Devlin has been focusing on Victorian Architecture for more than 30 years. There are shows by Harry Devlin at the Morris Museum including a sizable show of children's book illustrations, most of which are in collaboration with his wife, Wende.

Devlin died on November 25, 2001, at the age of 83.

One of his children is artist Alexandra Eldridge, who also became a painter.

==Career==
Devlin started his career primarily in magazine illustration. After the beginning of World War II, he began his active duty in the U.S. Navy as an ensign, where he was assigned to the Identification and Characteristics Office of Naval Intelligence. There he assumed responsibility for all illustrations and technical drawings published in manuals that were used by U.S. fliers to identify enemy planes. He was so proficient that by 1945, he had illustrated all Japanese, German, and Italian aircraft.

Rising to the rank of lieutenant at the end of World War II, Devlin returned to a private life and began a ten-year association with Collier's Weekly. He created editorial cartoons and illustrations for the magazine’s advertisements and articles. Furthermore, his work also appeared in other publications including the Saturday Home Magazine and the New York Daily News. During the McCarthy era, after refusing to design a pro-McCarthy cartoon, he was fired from these publications.
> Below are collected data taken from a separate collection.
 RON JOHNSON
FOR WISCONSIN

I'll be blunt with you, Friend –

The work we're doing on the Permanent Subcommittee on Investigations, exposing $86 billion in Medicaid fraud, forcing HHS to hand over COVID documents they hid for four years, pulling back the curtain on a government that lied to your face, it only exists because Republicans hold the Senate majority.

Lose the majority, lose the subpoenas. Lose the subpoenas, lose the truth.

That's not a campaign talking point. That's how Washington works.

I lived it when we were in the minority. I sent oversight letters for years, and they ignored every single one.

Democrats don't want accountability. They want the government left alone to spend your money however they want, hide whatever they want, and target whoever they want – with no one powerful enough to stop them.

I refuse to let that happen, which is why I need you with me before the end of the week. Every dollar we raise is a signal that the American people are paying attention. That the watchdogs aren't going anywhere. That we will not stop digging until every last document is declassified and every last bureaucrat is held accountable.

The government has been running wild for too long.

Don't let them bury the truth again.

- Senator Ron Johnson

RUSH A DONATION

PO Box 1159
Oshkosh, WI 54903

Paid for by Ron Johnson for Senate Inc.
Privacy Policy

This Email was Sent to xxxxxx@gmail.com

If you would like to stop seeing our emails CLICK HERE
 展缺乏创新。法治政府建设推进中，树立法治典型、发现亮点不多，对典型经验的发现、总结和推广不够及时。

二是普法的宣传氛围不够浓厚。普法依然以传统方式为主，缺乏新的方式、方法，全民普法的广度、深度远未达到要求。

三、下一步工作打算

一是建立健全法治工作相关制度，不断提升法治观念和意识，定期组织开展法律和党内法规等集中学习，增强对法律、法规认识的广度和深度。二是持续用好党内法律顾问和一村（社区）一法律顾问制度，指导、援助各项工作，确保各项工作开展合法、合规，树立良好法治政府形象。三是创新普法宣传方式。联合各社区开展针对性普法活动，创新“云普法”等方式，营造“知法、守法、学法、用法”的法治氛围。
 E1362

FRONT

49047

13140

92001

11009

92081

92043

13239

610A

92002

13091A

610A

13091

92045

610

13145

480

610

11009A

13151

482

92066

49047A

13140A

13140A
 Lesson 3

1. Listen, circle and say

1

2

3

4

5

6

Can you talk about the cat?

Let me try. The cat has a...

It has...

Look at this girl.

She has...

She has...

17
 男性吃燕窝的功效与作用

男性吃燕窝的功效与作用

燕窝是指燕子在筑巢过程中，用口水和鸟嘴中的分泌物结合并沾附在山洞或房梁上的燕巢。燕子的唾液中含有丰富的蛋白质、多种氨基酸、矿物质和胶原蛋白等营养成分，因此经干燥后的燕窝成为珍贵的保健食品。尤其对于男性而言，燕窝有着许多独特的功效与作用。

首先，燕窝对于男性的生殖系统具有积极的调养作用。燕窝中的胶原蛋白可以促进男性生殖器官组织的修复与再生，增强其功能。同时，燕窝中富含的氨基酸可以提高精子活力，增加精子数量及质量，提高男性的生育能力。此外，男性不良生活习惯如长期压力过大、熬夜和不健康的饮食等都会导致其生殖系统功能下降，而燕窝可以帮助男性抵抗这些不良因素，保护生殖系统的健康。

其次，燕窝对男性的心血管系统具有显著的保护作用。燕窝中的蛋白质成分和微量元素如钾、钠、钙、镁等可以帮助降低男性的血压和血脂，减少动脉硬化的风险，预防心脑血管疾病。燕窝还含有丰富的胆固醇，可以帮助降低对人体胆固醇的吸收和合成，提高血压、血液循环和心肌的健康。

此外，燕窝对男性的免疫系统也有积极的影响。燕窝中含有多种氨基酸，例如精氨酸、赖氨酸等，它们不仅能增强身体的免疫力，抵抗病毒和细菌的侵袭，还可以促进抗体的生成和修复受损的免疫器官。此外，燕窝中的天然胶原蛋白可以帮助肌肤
It was during the 1950s, a period of political uncertainty and the concurrent decline of illustration that Devlin developed a comic strip carried in local papers, the Newark Evening News and the Elizabeth Daily Journal, and syndicated in newspapers as far west as Honolulu. Moreover, Devlin began painting portraits and Victorian architecture. In a collaboration with his wife Dorothy (known as Wende), the couple produced more than two dozen children's books featuring Wende's imaginative writing accompanied by Devlin's colorful and energetic illustrations. The first of these children’s books was Old Black Witch (1963), a story, along with its two sequels, has sold almost two million copies. Harry and Wende Devlin made a comic strip Fullhouse (later retitled to Raggmopp), which ran between 1954 and 1957.

Afterwards Devlin proceeded to renew a long-standing interest in Victorian architecture where he published To Grandfather's House We Go (1967), containing illustrations after paintings he had begun as early as 1954. The clarity of the descriptions and illustrations of architecture made the work not only an educational children's book but also a source book for college courses in architectural history. Devlin published What Kind of a House Is That? shortly after, and in 1989 came his major volume on the subject, Portraits of American Architecture: Monuments to a Romantic Mood, 1830-1900.

Devlin's style results from a technique very similar to contemporary photo-realism as is evident in ‘’Off the Yellow Brick Road’’ (1989). He alters slide images to define his basic composition, but incorporates "high truths" in the form of the removal of offending modern incursions such as telephone poles to infuse a sense of nostalgia and mood. Today, Devlin's works can be found in several New Jersey private, corporate, and museum collections including the Jane Voorhees Zimmerli Art Museum and the Morris Museum of Art.